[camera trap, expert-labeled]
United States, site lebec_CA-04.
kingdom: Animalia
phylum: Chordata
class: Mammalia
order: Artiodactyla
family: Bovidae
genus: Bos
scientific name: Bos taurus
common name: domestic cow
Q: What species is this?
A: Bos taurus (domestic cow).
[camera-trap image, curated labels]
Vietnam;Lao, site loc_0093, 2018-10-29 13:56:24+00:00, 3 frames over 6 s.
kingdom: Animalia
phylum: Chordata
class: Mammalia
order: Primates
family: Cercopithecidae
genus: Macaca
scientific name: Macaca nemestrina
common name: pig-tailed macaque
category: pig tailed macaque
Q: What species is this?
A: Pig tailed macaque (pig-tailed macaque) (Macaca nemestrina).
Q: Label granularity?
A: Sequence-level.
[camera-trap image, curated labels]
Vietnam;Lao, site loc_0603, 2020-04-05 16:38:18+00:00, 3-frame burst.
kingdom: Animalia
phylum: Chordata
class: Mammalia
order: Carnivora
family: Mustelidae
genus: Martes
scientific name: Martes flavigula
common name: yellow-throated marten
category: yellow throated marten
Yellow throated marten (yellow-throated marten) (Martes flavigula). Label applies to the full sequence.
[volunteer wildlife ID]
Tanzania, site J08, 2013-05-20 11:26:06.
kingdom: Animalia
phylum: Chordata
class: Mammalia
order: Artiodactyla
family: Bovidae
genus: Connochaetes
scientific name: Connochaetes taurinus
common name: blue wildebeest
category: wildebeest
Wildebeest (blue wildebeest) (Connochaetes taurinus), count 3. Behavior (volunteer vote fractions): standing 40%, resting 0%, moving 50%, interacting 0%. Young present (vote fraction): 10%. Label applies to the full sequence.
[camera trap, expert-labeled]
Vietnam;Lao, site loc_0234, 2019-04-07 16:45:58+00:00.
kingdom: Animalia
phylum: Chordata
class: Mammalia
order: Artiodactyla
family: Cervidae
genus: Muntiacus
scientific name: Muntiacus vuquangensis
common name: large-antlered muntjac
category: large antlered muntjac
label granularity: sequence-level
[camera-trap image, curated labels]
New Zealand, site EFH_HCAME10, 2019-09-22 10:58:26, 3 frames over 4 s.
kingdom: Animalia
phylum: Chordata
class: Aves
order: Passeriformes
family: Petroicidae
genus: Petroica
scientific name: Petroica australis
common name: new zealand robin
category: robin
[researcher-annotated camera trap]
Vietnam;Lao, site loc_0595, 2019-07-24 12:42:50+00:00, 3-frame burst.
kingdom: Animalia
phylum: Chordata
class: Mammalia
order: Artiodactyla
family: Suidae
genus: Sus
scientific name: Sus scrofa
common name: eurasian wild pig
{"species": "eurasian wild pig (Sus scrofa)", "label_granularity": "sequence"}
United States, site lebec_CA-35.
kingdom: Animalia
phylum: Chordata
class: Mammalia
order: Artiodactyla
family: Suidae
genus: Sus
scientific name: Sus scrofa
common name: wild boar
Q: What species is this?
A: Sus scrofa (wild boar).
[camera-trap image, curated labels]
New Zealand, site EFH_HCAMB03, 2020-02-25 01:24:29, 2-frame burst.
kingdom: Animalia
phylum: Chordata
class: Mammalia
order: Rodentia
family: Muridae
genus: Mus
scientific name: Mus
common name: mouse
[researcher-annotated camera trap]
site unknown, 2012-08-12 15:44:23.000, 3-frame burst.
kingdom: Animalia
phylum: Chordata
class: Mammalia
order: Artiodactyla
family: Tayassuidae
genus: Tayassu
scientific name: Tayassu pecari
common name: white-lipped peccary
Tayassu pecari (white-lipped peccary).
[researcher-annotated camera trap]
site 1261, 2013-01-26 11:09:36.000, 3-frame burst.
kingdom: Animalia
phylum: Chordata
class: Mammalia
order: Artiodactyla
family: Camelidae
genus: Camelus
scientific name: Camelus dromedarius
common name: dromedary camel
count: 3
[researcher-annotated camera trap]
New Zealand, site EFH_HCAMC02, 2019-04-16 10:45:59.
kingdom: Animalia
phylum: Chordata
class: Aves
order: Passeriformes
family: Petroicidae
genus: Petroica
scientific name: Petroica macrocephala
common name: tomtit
#####
| What you need to do |
There is a run of lines above from the one with "common name: large-antlered muntjac" to the one with "common name: eurasian wild pig"; print exactly that run, both ends included, and nothing else.

| Task response |
common name: large-antlered muntjac
category: large antlered muntjac
label granularity: sequence-level
[camera-trap image, curated labels]
New Zealand, site EFH_HCAME10, 2019-09-22 10:58:26, 3 frames over 4 s.
kingdom: Animalia
phylum: Chordata
class: Aves
order: Passeriformes
family: Petroicidae
genus: Petroica
scientific name: Petroica australis
common name: new zealand robin
category: robin
[researcher-annotated camera trap]
Vietnam;Lao, site loc_0595, 2019-07-24 12:42:50+00:00, 3-frame burst.
kingdom: Animalia
phylum: Chordata
class: Mammalia
order: Artiodactyla
family: Suidae
genus: Sus
scientific name: Sus scrofa
common name: eurasian wild pig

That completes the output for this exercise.